**** DATASET RECORDS

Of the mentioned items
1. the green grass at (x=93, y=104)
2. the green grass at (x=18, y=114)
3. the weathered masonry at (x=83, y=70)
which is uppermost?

********

Count how many lines in the data above contain the word "grass", and reply with only that number.

■ EXERCISE RESPONSE: 2